Harold took a breath while he thought of how to proceed. “Look, I get it. I’m a white, heterosexual man. It’s really easy for me to say, ‘Oh, wow, wasn’t the nineteenth century terrific?’ But try this. Imagine the scene: It’s pouring rain against a thick window. Outside, on Baker Street, the light from the gas lamps is so weak that it barely reaches the pavement. A fog swirls in the air, and the gas gives it a pale yellow glow. Mystery brews in every darkened corner, in every darkened room. And a man steps out into that dim, foggy world, and he can tell you the story of your life by the cut of your shirtsleeves. He can shine a light into the dimness, with only his intellect and his tobacco smoke to help him. Now. Tell me that’s not awfully romantic?”

Sarah laughed. “Sure,” she said. “That definitely sounds romantic.” She looked out the window at the gray countryside sweeping by. “But maybe this is romantic, too.”

Harold looked at the passing trees, noticing how they were stooped over with water from a recent rain. He saw an expanse of grass, a damp heath pocked with yellow bursts of dandelion. He turned from the window to face Sarah, and as he did so, his elbow touched hers on the armrest between their seats.

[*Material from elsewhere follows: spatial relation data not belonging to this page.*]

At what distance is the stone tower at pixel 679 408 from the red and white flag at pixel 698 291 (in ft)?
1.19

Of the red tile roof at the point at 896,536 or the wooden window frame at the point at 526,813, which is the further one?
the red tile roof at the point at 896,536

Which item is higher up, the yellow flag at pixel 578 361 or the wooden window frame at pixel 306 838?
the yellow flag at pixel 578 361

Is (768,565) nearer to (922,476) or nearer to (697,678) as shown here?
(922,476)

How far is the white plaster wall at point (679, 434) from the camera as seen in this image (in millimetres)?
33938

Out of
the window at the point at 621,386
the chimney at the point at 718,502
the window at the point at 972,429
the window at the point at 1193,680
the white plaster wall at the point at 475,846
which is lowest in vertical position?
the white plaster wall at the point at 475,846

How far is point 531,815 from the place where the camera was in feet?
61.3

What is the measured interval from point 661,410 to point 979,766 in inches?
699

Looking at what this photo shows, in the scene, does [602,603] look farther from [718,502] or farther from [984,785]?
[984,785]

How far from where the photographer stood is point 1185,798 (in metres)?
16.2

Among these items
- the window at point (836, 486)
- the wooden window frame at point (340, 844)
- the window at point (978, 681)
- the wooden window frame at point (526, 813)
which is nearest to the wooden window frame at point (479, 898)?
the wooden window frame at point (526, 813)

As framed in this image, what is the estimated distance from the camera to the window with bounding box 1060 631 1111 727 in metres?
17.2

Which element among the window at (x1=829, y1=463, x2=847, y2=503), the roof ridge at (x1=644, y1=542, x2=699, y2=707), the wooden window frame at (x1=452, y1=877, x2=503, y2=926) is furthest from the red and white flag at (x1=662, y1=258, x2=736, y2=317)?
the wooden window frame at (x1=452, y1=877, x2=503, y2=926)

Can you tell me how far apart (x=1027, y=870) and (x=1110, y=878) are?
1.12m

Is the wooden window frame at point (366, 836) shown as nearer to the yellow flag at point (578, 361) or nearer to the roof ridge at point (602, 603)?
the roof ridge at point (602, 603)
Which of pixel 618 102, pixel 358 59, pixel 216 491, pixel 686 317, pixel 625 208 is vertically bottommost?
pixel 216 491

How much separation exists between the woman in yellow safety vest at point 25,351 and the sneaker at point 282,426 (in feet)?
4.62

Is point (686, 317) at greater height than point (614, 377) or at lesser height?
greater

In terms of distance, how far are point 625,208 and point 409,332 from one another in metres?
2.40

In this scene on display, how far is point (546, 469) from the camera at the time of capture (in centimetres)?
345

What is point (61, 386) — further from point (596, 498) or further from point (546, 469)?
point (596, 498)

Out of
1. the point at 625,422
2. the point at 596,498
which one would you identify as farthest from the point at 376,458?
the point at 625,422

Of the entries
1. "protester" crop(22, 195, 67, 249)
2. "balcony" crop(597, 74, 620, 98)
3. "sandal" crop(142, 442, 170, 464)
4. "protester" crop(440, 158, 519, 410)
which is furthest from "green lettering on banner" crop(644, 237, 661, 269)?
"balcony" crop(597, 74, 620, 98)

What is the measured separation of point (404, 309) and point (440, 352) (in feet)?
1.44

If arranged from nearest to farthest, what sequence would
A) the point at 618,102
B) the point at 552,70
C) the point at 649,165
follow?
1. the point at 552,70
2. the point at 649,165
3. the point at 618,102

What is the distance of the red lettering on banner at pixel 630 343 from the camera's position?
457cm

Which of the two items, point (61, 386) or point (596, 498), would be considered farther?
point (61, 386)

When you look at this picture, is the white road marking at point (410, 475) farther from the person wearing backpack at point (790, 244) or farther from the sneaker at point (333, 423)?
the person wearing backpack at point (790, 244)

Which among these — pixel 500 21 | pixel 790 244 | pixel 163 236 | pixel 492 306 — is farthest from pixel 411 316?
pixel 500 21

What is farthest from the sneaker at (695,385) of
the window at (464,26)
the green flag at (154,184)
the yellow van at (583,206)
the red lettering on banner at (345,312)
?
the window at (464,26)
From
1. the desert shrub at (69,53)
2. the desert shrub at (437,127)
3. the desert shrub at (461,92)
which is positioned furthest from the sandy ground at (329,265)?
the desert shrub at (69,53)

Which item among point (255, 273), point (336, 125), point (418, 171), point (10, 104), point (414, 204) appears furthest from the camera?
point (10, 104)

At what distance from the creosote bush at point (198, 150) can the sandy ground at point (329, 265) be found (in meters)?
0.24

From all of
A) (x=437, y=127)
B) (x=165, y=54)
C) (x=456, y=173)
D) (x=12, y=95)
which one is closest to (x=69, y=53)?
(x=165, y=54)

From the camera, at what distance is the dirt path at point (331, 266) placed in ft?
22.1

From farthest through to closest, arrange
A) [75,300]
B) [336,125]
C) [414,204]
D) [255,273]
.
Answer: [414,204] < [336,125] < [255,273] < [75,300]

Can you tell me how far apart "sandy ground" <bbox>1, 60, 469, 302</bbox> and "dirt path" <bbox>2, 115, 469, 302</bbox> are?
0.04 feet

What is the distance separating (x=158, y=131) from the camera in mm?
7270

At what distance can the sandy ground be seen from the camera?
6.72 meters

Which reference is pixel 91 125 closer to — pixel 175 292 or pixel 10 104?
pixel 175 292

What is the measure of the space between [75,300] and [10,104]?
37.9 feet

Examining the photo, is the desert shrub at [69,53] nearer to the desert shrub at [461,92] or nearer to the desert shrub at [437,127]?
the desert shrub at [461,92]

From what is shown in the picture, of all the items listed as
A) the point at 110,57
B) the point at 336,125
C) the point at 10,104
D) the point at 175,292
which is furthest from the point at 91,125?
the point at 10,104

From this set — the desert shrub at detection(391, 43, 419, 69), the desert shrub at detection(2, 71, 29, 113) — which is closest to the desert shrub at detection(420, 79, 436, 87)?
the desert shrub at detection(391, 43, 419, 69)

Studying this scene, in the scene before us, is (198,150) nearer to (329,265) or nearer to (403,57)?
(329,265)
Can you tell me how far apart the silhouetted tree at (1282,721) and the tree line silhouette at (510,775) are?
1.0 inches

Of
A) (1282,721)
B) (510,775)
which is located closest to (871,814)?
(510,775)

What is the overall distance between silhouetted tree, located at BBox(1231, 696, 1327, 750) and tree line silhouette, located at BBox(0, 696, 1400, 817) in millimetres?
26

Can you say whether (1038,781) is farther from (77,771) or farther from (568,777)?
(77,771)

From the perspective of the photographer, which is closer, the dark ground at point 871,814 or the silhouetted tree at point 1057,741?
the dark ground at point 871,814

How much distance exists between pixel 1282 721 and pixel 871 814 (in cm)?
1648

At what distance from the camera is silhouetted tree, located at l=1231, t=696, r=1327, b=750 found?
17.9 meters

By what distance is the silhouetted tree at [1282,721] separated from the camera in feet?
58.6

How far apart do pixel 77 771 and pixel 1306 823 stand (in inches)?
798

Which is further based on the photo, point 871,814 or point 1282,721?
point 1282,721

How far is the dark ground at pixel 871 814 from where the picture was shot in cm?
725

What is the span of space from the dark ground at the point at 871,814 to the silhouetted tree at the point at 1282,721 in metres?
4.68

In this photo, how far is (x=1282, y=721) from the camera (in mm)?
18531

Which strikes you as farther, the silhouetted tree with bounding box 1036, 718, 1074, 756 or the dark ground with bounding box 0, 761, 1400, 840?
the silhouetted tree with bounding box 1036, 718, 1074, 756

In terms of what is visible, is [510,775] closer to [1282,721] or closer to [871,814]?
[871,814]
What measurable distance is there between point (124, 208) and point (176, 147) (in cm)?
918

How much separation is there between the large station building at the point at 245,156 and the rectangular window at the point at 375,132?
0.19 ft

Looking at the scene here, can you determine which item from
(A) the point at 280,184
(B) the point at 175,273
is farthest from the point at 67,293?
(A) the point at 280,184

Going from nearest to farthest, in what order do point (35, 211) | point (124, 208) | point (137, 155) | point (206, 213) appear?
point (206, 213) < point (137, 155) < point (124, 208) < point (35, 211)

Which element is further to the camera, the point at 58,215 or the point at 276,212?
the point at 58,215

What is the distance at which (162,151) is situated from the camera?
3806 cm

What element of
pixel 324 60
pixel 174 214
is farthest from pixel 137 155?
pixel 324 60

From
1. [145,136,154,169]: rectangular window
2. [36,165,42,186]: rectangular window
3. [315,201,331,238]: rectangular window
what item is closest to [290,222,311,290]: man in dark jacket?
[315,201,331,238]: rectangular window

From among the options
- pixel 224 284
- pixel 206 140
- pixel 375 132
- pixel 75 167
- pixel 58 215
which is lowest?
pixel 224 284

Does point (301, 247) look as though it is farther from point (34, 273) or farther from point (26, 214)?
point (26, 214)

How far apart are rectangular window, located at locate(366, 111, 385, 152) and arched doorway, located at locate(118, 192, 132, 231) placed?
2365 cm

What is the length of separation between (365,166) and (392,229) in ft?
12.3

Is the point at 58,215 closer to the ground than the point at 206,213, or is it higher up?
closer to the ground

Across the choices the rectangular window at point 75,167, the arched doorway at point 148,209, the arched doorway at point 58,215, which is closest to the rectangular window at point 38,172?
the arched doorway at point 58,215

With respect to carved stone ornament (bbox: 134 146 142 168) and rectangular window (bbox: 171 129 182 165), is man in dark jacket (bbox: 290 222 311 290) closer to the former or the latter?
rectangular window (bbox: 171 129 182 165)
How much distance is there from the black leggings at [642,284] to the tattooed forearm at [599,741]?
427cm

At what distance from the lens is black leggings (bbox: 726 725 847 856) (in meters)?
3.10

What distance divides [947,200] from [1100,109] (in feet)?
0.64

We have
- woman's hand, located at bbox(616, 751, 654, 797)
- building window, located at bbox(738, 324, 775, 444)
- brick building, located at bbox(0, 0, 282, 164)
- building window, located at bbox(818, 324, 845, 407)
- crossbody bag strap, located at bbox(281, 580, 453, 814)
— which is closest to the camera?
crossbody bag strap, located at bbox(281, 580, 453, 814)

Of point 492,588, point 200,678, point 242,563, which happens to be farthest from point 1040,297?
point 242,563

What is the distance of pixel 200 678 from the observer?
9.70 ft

“I see your point,” he said.

“Is that why you love the stories so much? For the romance?”

Harold considered this. He realized that he’d never before had to put into words his reasons for loving the Holmes stories. Did this sort of obsession even have reasons? If she had asked Harold why he loved his mother, there wouldn’t be any answer he could give. How could he then explain his love for Holmes?

“I think I love the idea that problems have solutions. I think that’s the appeal of mystery stories, whether they’re Holmes or someone else. In those stories we live in an understandable world. We live in a place where every problem has a solution, and if we were only smart enough, we could figure them out.”

“As opposed to…?”

“As opposed to a world that’s random. Where violence and death are happenstance-unpreventable and unstoppable. Of all the conventions of mystery stories, the one that’s impossible to break is the solution at the end. Conan Doyle has writings in his journals about it. And plenty of novelists since have tried. Can you write a mystery story that ends with uncertainty? Where you never know who really did it? You can, but it’s unsatisfying. It’s unpleasant for the reader. There needs to be something at the end, some sort of resolution. It’s not that the killer even needs to be caught or locked up. It’s that the reader needs to know. Not knowing is the worst outcome for any mystery story, because we need to believe that everything in the world is knowable. Justice is optional, but answers, at least, are mandatory. And that’s what I love about Holmes. That the answers are so elegant and the world he lives in so ordered and rational. It’s beautiful.”

“The romance of a rational world,” Sarah said. “Do you still think there are answers at the end of all of this?” she asked.

“Yes.”

“Satisfying ones?”

Harold watched the rain. He wasn’t sure how to answer that question, and he wasn’t sure that he wanted to.